AIM OF THE EXERCISE: With all pictures omitted, return verbatim the lines from the beginning of the records below through the line containing "Дмитрий Медведев со".

#### INFORMATION PROVIDED

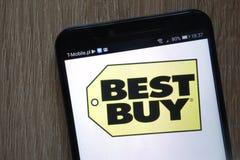 Best Buy logo som visas på en modern smartphone royaltyfri fotografi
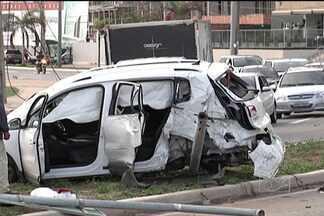 Quatro acidentes graves foram registrados na madrugada deste sábado em São Luís - Quatro acidentes graves foram registrados na madrugada deste sábado em São Luís. Segundo testemunhas, a maioria foi causada por alta velocidade e consumo de bebidas alcoólicas.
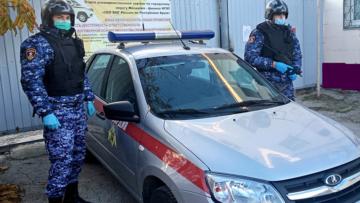 В Феодосии росгвардейцы задержали подозреваемого в умышленном повреждении автомобиля скорой помощи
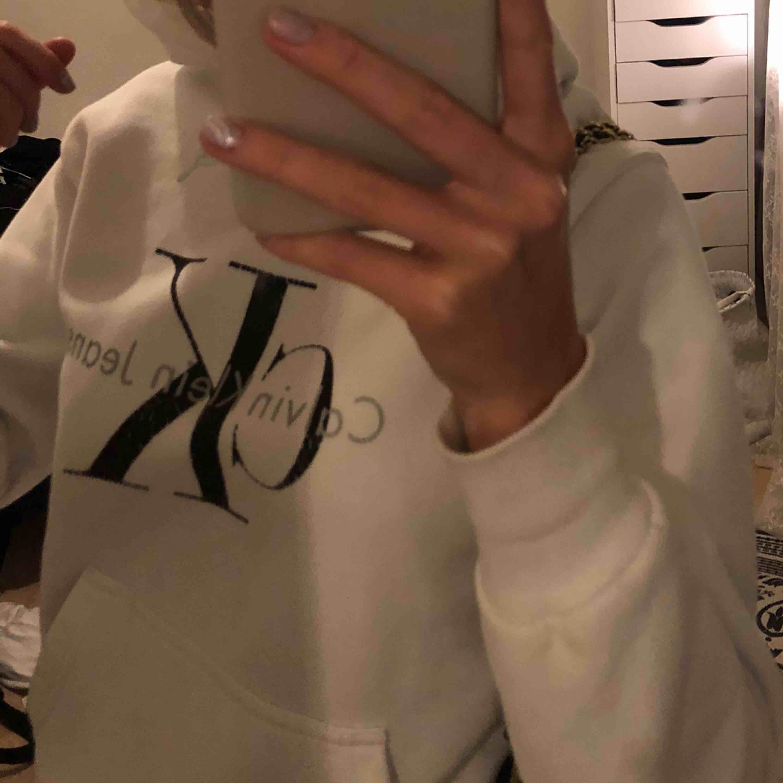 Vit Calvin klein hoodie i jätte skönt material . Huvtröjor & Träningströjor.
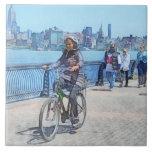 Montando en bicicleta a lo largo del embarcadero u tejas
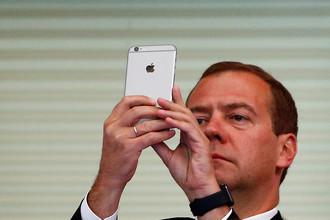 Дмитрий Медведев со смартфоном Apple во время чемпионата мира по водным видам спорта в Казани, 2015 год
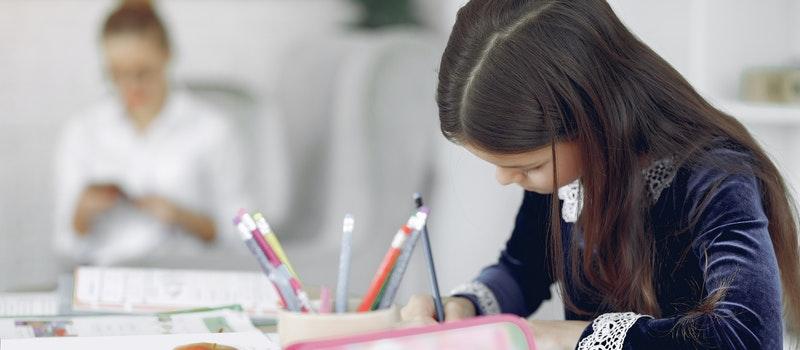 自考本科最适合女生报考的五大专业!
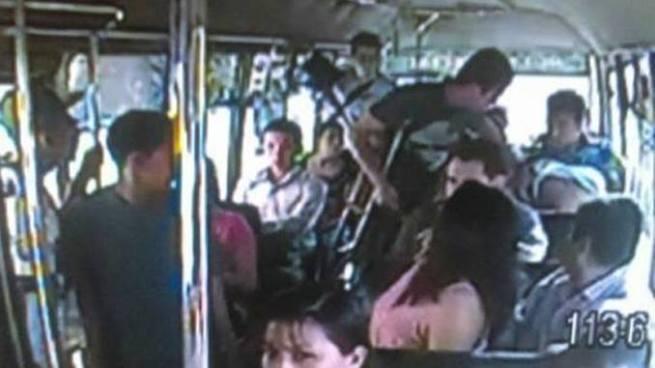 Hombre con muletas asalta a pasajeros de un microbús en San Salvador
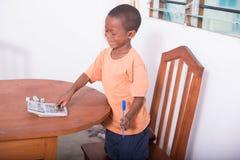 Glückliches spielendes Kind Stockfoto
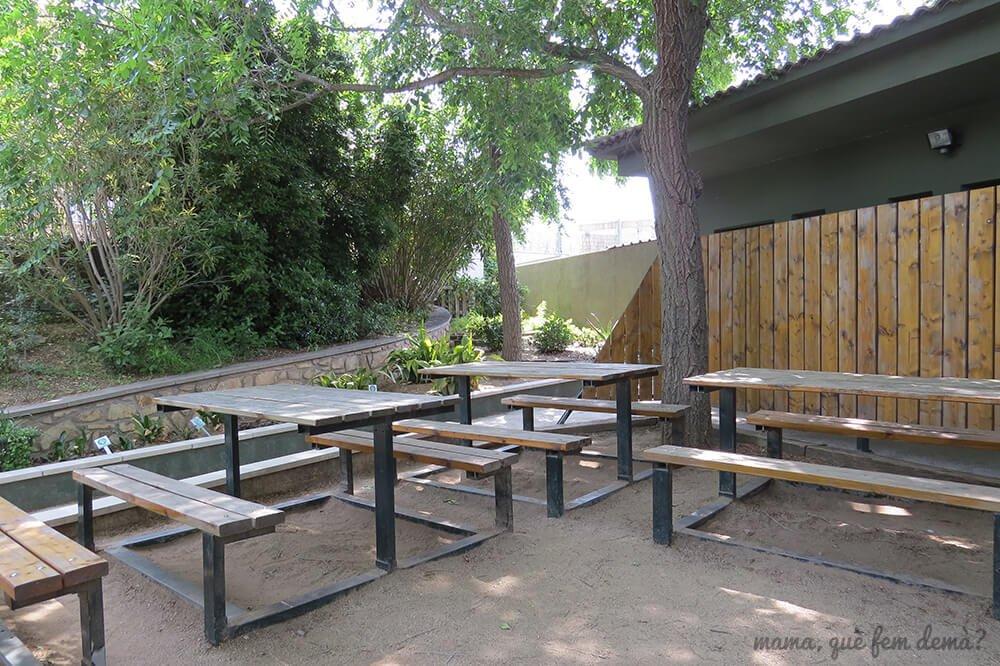 Mesas de picnic en el CRARC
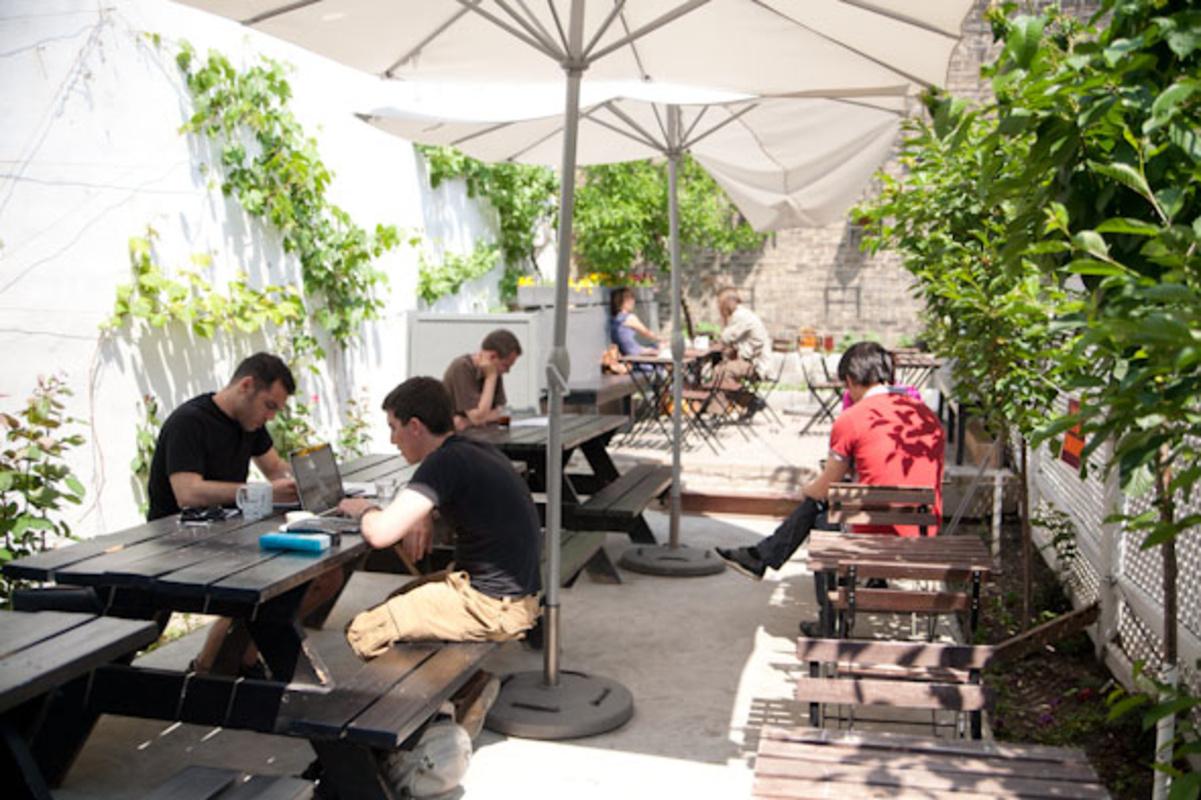 cafe patio toronto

########

WRITTEN REPLY:
 Best Buy logo som visas på en modern smartphone royaltyfri fotografi
 Quatro acidentes graves foram registrados na madrugada deste sábado em São Luís - Quatro acidentes graves foram registrados na madrugada deste sábado em São Luís. Segundo testemunhas, a maioria foi causada por alta velocidade e consumo de bebidas alcoólicas.
 В Феодосии росгвардейцы задержали подозреваемого в умышленном повреждении автомобиля скорой помощи
 Vit Calvin klein hoodie i jätte skönt material . Huvtröjor & Träningströjor.
 Montando en bicicleta a lo largo del embarcadero u tejas
 Дмитрий Медведев со смартфоном Apple во время чемпионата мира по водным видам спорта в Казани, 2015 год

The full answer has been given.